Die Europäische Zentralbank (EZB) soll laut Informationen des Nachrichten-Magazins DER SPIEGEL bei der Rettung Griechenlands stärker eingebunden werden als bislang bekannt. Griechenland finanziert sich nicht zuletzt über sehr kurzfristige Schuldverschreibungen, sogenannte T-Bills. Derzeit darf die Athener Regierung diese Papiere bis zu einem Volumen von 18 Milliarden Euro herausgeben. Gekauft werden sie meist von griechischen Banken - die sich fast ausschließlich über Notenbank-Nothilfen finanzieren.

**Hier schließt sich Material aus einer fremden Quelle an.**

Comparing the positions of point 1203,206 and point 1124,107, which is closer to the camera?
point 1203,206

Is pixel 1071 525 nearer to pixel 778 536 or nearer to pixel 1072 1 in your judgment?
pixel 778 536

Deshalb sollte die Höchstgrenze für die T-Bills eigentlich auf 12 Milliarden Euro sinken. Nun wird diskutiert, weiterhin die ursprüngliche Summe von 18 Milliarden Euro zu akzeptieren. So kämen 6 Milliarden Euro zusammen. Weitere 7 Milliarden soll die EZB direkt beisteuern. Schließlich hat die Notenbank griechische Staatsanleihen gekauft, die auf dem Papier 45 Milliarden Euro wert sind. Weil die EZB dafür aber weniger bezahlt hat, entsteht am Ende der Laufzeit ein Gewinn. Deutschland drängt, die möglichen Milliarden der Zukunft bereits heute fest einzuplanen. Die verbleibende Lücke im Rettungsprogramm soll durch viele weitere Maßnahmen geschlossen werden - etwa durch das Absenken der Zinssätze für die bestehenden Griechenland-Kredite.